### 本文 ###

R2としては、水素原子、炭素数10以下のアルキル基が好ましい。アルキル基の炭素数としては、1~6が好ましく、1~3がより好ましい。
Xとしては、単結合又は炭素数30以下の脂肪族アルキル鎖が好ましい。脂肪族アルキル鎖の炭素数としては、10以下が好ましく、1~6が好ましく、2~4がより好ましい。
【0026】
式(i)で表される構造単位の分子量は、2000以上であることが好ましい。分子量が2000以上であると、紫外線吸収剤の劣化抑制効果が向上する。これは、紫外線吸収層30内に留まる分子が多くなり、充分な劣化抑制効果が得られるためであると考えられる。
式(i)で表される構造単位の分子量の上限値は特に限定されないが、例えば10万以上程度とできる。
本明細書において、「分子量」とは、ゲル浸透クロマトグラフィー(GPC)でポリスチレンを標準物質として測定される「質量平均分子量」を意味する。
【0027】
共重合体に係る繰り返し単位としては、例えば、(メタ)アクリレート系繰り返し単位、オレフィン系繰り返し単位、ハロゲン原子含有繰り返し単位、スチレン系繰り返し単位、酢酸ビニル系繰り返し単位、ビニルアルコール系繰り返し単位等が挙げられる。
【0028】
(メタ)アクリレート系繰り返し単位としては、例えば、直鎖または分岐アルキル基を側鎖に有する(メタ)アクリレート系モノマー由来の繰り返し単位、水酸基を側鎖に有する(メタ)アクリレート系モノマー由来の繰り返し単位等が挙げられる。
【0029】
上記直鎖または分岐アルキル基を側鎖に有する(メタ)アクリレート系モノマー由来の繰り返し単位としては、例えば、(メタ)アクリル酸メチル、(メタ)アクリル酸エチル、(メタ)アクリル酸プロピル、(メタ)アクリル酸イソプロピル、(メタ)アクリル酸ブチル、(メタ)アクリル酸イソブチル、(メタ)アクリル酸s-ブチル、(メタ)アクリル酸t-ブチル、(メタ)アクリル酸ペンチル、(メタ)アクリル酸ヘキシル、(メタ)アクリル酸ヘプチル、(メタ)アクリル酸オクチル、(メタ)アクリル酸イソオクチル、(メタ)アクリル酸2-エチルヘキシル、(メタ)アクリル酸ノニル、(メタ)アクリル酸イソノニル、(メタ)アクリル酸デシル、(メタ)アクリル酸イソデシル、(メタ)アクリル酸ウンデシル、(メタ)アクリル酸ドデシル、(メタ)アクリル酸トリデシル、(メタ)アクリル酸テトラデシル、(メタ)アクリル酸ミリスチル、(メタ)アクリル酸ペンタデシル、(メタ)アクリル酸ヘキサデシル、(メタ)アクリル酸ヘプタデシル、(メタ)アクリル酸オクタデシル等のモノマー由来成分が挙げられる。これらは単独でまたは2種以上併用してもよい。上記の中でも炭素数が1以上4以下の直鎖または分岐アルキル基を側鎖に有する(メタ)アクリレート系繰り返し単位を好適に用いることができる。

### 抽出データ ###

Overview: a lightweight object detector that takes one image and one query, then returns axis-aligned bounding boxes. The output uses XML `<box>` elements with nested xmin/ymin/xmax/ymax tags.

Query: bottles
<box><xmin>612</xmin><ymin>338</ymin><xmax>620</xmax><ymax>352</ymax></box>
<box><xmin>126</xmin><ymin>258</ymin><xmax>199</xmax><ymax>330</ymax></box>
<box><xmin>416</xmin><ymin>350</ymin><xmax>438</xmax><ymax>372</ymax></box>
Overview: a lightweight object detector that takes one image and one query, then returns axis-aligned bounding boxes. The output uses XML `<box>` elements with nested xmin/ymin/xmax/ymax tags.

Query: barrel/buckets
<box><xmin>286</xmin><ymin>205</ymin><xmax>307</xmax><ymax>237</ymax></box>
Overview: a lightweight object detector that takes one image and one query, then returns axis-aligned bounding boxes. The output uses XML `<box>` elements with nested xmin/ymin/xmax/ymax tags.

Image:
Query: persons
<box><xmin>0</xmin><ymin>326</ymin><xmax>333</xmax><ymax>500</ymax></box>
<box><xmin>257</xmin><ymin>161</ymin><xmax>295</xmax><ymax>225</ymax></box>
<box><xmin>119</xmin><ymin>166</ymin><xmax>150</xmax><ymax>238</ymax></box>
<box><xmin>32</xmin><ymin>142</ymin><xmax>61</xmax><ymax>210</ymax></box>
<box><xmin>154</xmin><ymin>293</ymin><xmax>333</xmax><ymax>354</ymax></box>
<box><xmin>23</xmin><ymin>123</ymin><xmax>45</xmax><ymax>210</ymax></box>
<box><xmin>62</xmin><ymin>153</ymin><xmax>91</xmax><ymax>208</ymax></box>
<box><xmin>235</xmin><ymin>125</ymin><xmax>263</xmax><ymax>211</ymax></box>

###

次の(a)〜(c)がそれぞれ本文と一致するかを「はい」か「いいえ」で答え、判断の根拠となる本文の語句をそのまま引用して添えよ。
(a) 式(i)で表される構造単位の分子量は、2000以上であることが好ましい。
(b) 脂肪族アルキル鎖の炭素数は、7~9がより好ましい。
(c) 本明細書での「分子量」は、GPCでポリスチレンを標準物質として測定される数平均分子量を指す。

(a) はい。「式(i)で表される構造単位の分子量は、2000以上であることが好ましい」
(b) いいえ。「2~4がより好ましい」
(c) いいえ。『「質量平均分子量」を意味する』